Last week, Microsoft unveiled retail pricing for Windows 7, the successor to Vista and Microsoft's hope for a revival in operating system buzz.
But as soon as the sheet was yanked off the price board, people started asking questions. How much for this? What will I pay for that? The questions were endless, it seemed, even though Microsoft culled Home Basic from the line-up, exiling it to the "emerging markets" category and banning it from retail.
You'd think that with just three retail editions -- Home Premium, Professional and Ultimate -- navigating price waters would be a snap. Not so.
Your questions on cost, our answers on prices follow.
What's the cheapest price for Windows 7? Unless you're buying a new PC -- more on that later -- the best bet now is to reserve your copy at Microsoft's online store or one of the retailers participating in the discount offer.
Microsoft's selling Windows 7 Home Premium Upgrade for $49.99 until July 11 in the U.S. and Canada, and Windows 7 Professional Upgrade for $99.99. Actually, "until July 11" might not be accurate, as Microsoft has made it clear with repeated references to "until supplies last" that it may cut short the deal. Since the company hasn't been straight about what that limit is, if you know you want Windows 7, get it sooner rather than later.
Most retailers have followed Microsoft on prices, but some have strayed. Sam's Club, Wal-Mart's members-only, mass-quantity chain, has the lowest prices we've seen: $44.88 for Home Premium, $94.88 for Professional. Costco, another big-box store, comes in second with prices of $47.99 and $97.99.
Should I wait? Is it possible Windows 7 will be cheaper in a month? Probably not, say analysts. Microsoft may return with another discount later -- as the Oct. 22 launch date gets within shouting distance -- but a deeper price cut this summer is very unlikely.
How can I find the best deal online? If you don't trust our scouting report (see above), or figure there's an even better deal, reach out to the participating retailers to see their upgrade prices. In the U.S., they are: Amazon.com, Best Buy, Costco, Frys, Sam's Club, Newegg, Office Depot, OfficeMax, Quill, TigerDirect and Wal-Mart.
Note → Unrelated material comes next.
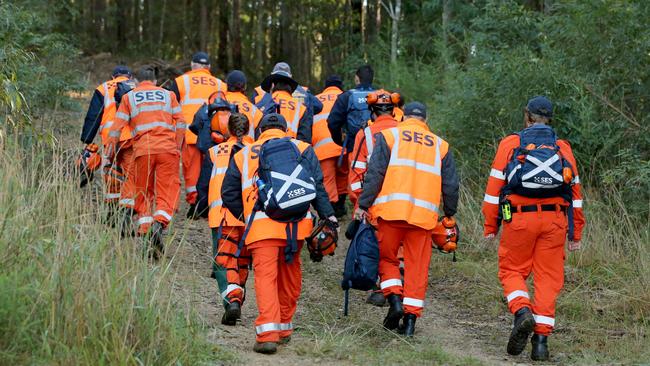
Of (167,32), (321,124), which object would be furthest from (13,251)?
(167,32)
Microsoft's posted links to each retailer, as well as to its own online store, here.
I keep hearing about a free upgrade. What gives? That's the premise of what Microsoft has dubbed the "Windows Upgrade Option" (WUO) program, the newest version of what it called "Technology Guarantee" in the run-up to Vista's 2007 launch.
WUO provides a free Windows 7 upgrade to people who buy certain PCs between now and Jan. 31, 2010 that come with Vista pre-installed, or have been sold with a Vista license and then factory-downgraded to XP.
The upgrade, of course, won't be available until after Oct. 22, Windows 7's ship date; in fact, it might be weeks or months after that date until you receive the upgrade.
Is the upgrade really free? Depends. Microsoft's said it isn't charging computer makers for the upgrades, but some OEMs will slap on a shipping and handling fee. Others won't.
Hewlett-Packard, the world's biggest seller of PCs, has promised it won't charge a dime. But No. 2 Dell has been vague about any fee, saying on its Windows 7 upgrade page that "shipping charges will vary by region."
What PCs qualify for the "free" upgrade? Each computer maker has its own list, so check with your preferred OEM or retailer for more info. Generally speaking, however, machines equipped with Vista Home Premium, Vista Business or Vista Ultimate qualify. PCs downgraded to XP Professional from Vista Business or Vista Ultimate are also eligible, based on the Vista license sold with the system. Do I get a free upgrade to Windows 7 if I buy a shrink-wrapped copy of Vista now? Yes. If you buy a copy now of Vista Home Premium, Vista Business or Vista Ultimate -- an OEM, Upgrade or Full Packaged Product (FPP) version -- you should also get a coupon for a free upgrade to the corresponding Windows 7 edition.